I think the bigger problem here is what happens when the agent ends up with an idea of “what we mean/intend” which is different from what we mean/intend, at which point the agent’s method of checking will diverge from our intended methods of checking.
quetzal_rainbow’s example is one case of that phenomenon.
I think the bigger problem here is what happens when the agent ends up with an idea of “what we mean/intend” which is different from what we mean/intend
Agreed; I did gesture at that in the footnote.
I think the main difficulty here is that humans store their values in a decompiled/incomplete format, and so merely pointing at what a human “means” actually still has to route through defining how we want to handle moral philosophy/value extrapolation.
E. g., suppose the AGI’s operator, in a moment of excitement after they activate their AGI for the first time, tells it to distribute a cure for aging. What should the AGI do?
Should it read off the surface-level momentary intent of this command, and go synthesize a cure for aging and spray it across the planet in the specific way the human is currently imagining?
Should it extrapolate the human’s values and execute the command the way the human would have wanted to execute it if they’d thought about it a lot, rather than the way they’re envisioning it in the moment?
For example, perhaps the image flashing through the human’s mind right now is of helicopters literally spraying the cure, but it’s actually more efficient to do it using airplanes.
Should it extrapolate the human’s values a bit, and point out specific issues with this plan that the human might think about later (e. g. that it might trigger various geopolitical actors into rash actions), then give the human a chance to abort?
Should it extrapolate the human’s values a bit more, and point out issues the human might not have thought of (including teaching the human any load-bearing concepts that are new to them)?
Should it extrapolate the human’s values a bit more still, and teach them various better cognitive protocols for self-reflection, so that they may better evaluate whether a given plan satisfies their values?
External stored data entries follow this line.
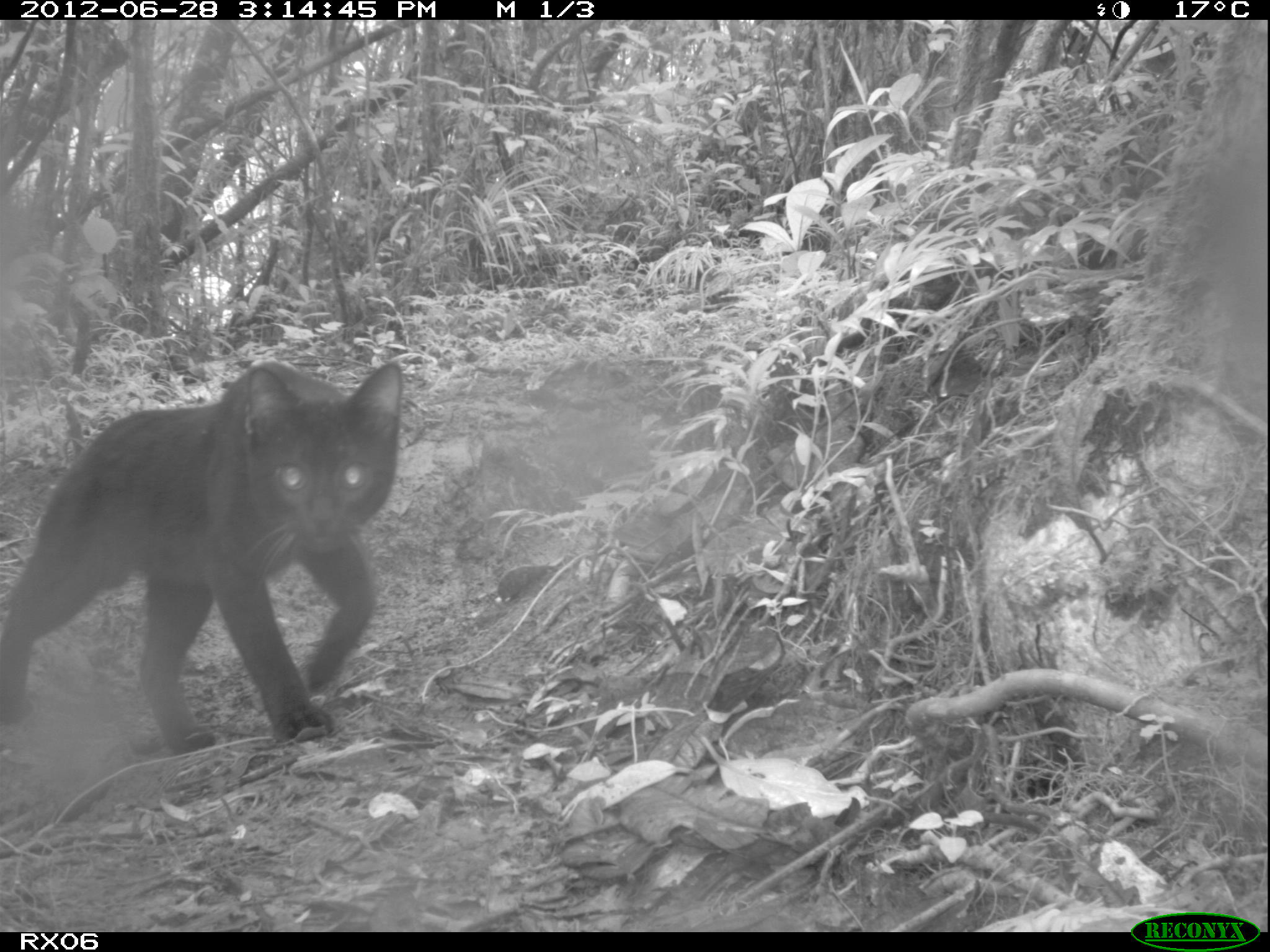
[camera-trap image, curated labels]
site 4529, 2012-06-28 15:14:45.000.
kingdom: Animalia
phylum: Chordata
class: Mammalia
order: Carnivora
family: Felidae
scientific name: Felidae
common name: felids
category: felis sp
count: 1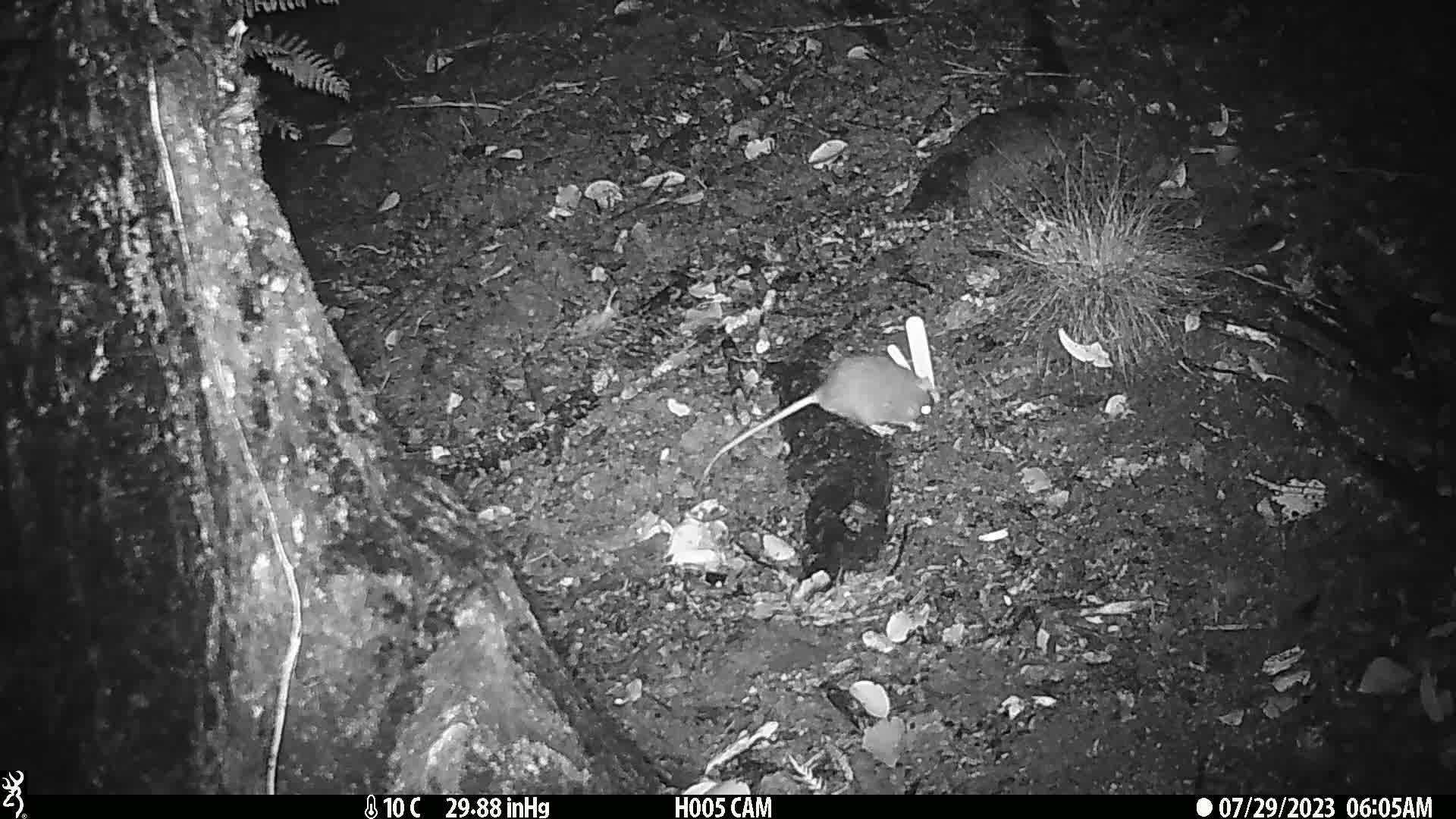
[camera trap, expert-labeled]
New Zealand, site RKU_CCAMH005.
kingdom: Animalia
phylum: Chordata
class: Mammalia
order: Rodentia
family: Muridae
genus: Rattus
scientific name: Rattus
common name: rat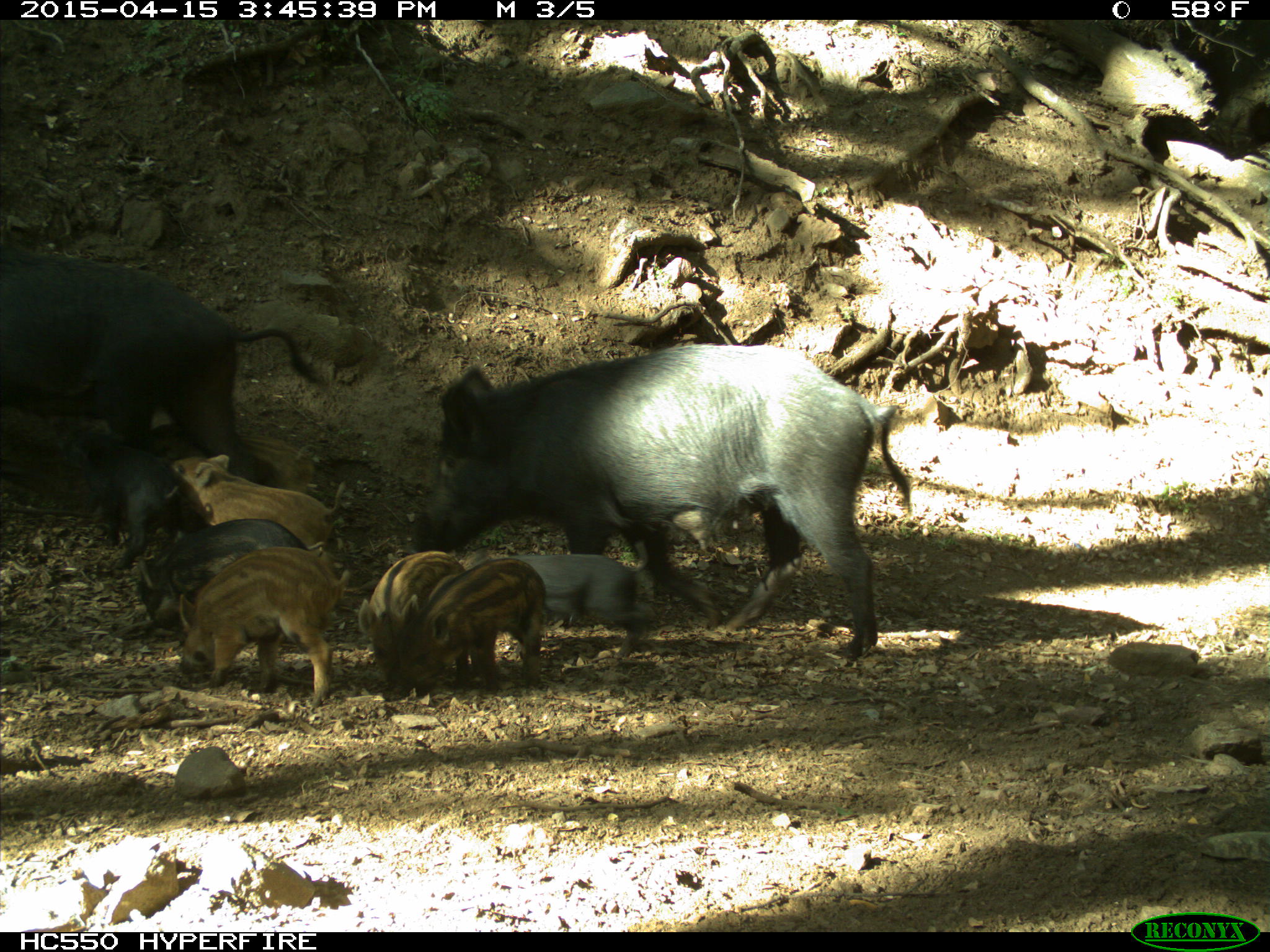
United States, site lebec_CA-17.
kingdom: Animalia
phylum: Chordata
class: Mammalia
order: Artiodactyla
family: Suidae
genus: Sus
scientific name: Sus scrofa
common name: wild boar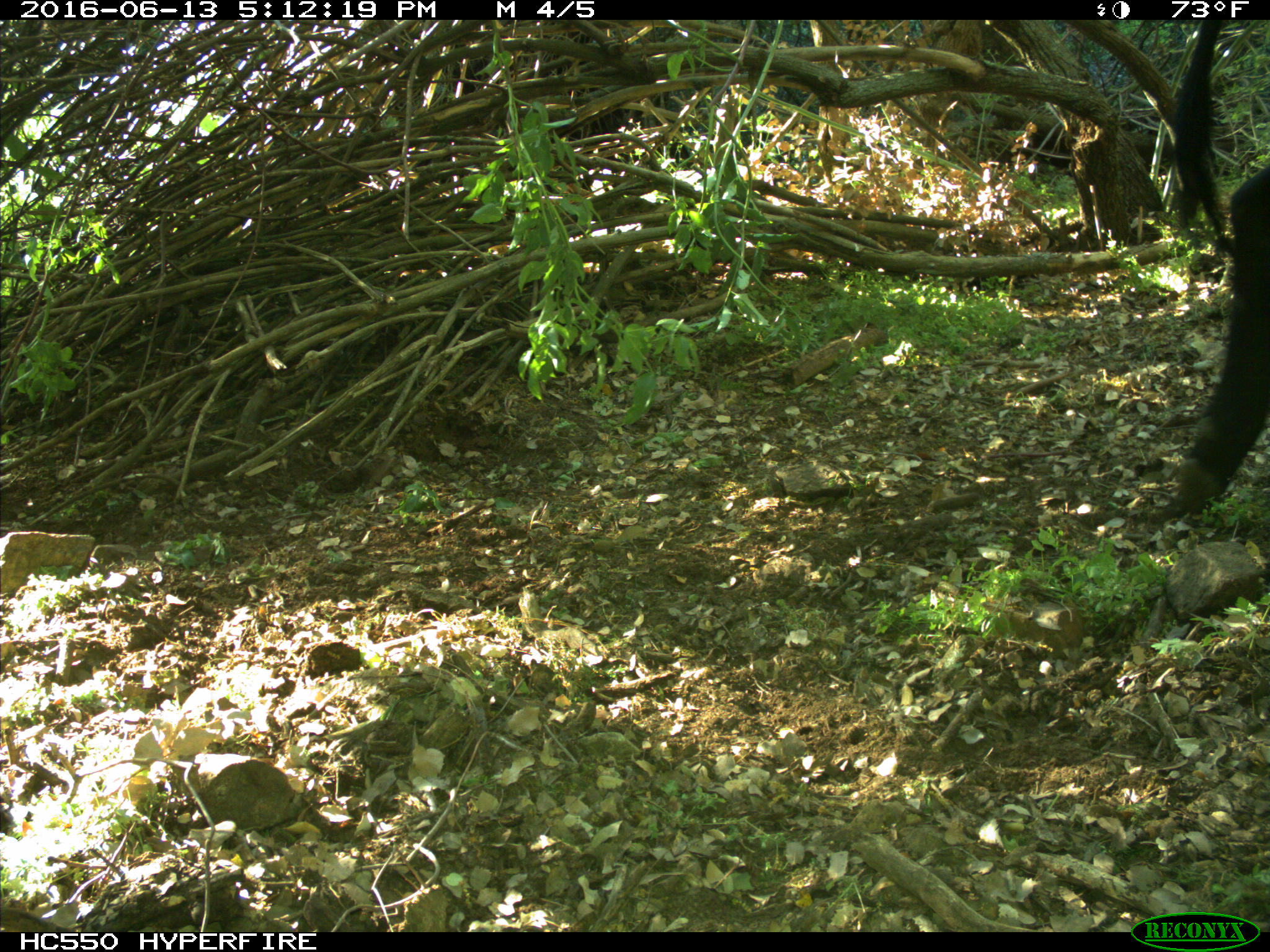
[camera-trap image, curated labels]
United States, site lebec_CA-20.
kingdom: Animalia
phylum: Chordata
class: Mammalia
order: Artiodactyla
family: Bovidae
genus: Bos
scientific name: Bos taurus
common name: domestic cow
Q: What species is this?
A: Bos taurus (domestic cow).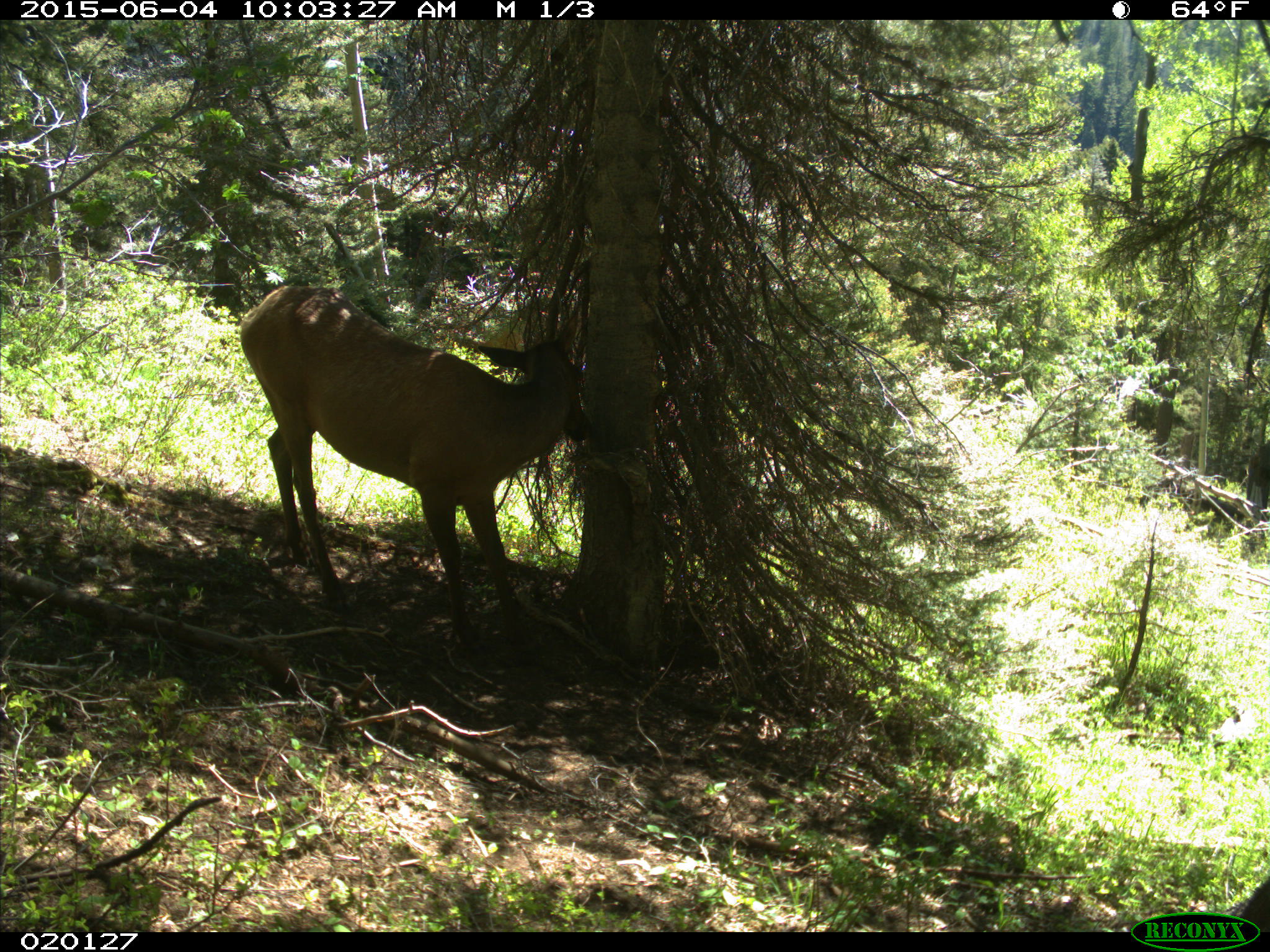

Should it extrapolate the human’s values a lot, interpret the command as “maximize eudaimonia”, and go do that, disregarding the specific way of how they gestured at the idea?
Should it remind the human that they’d wanted to be careful with how they use the AGI, and to clarify whether they actually want to proceed with something so high-impact right out of the gates?
Etc.
There’s quite a lot of different ways by which you can slice the idea. There’s probably a way that corresponds to the intuitive meaning of “do what I mean”, but maybe there isn’t, and in any case we don’t yet know what it is. (And the problem is recursive: telling it to DWIM when interpreting what “DWIM” means doesn’t solve anything.)
And then, because of the general “unknown-unknown environmental structures” plus “compounding errors” problems, picking the wrong definition probably kills everyone.
I think the bigger problem here is what happens when the agent ends up with an idea of “what we mean/intend” which is different from what we mean/intend, at which point the agent’s method of checking will diverge from our intended methods of checking.
quetzal_rainbow’s example is one case of that phenomenon.
Agreed; I did gesture at that in the footnote.
I think the main difficulty here is that humans store their values in a decompiled/incomplete format, and so merely pointing at what a human “means” actually still has to route through defining how we want to handle moral philosophy/value extrapolation.
E. g., suppose the AGI’s operator, in a moment of excitement after they activate their AGI for the first time, tells it to distribute a cure for aging. What should the AGI do?
Should it read off the surface-level momentary intent of this command, and go synthesize a cure for aging and spray it across the planet in the specific way the human is currently imagining?
Should it extrapolate the human’s values and execute the command the way the human would have wanted to execute it if they’d thought about it a lot, rather than the way they’re envisioning it in the moment?
For example, perhaps the image flashing through the human’s mind right now is of helicopters literally spraying the cure, but it’s actually more efficient to do it using airplanes.
Should it extrapolate the human’s values a bit, and point out specific issues with this plan that the human might think about later (e. g. that it might trigger various geopolitical actors into rash actions), then give the human a chance to abort?
Should it extrapolate the human’s values a bit more, and point out issues the human might not have thought of (including teaching the human any load-bearing concepts that are new to them)?
Should it extrapolate the human’s values a bit more still, and teach them various better cognitive protocols for self-reflection, so that they may better evaluate whether a given plan satisfies their values?
Should it extrapolate the human’s values a lot, interpret the command as “maximize eudaimonia”, and go do that, disregarding the specific way of how they gestured at the idea?
Should it remind the human that they’d wanted to be careful with how they use the AGI, and to clarify whether they actually want to proceed with something so high-impact right out of the gates?
Etc.
There’s quite a lot of different ways by which you can slice the idea. There’s probably a way that corresponds to the intuitive meaning of “do what I mean”, but maybe there isn’t, and in any case we don’t yet know what it is. (And the problem is recursive: telling it to DWIM when interpreting what “DWIM” means doesn’t solve anything.)
And then, because of the general “unknown-unknown environmental structures” plus “compounding errors” problems, picking the wrong definition probably kills everyone.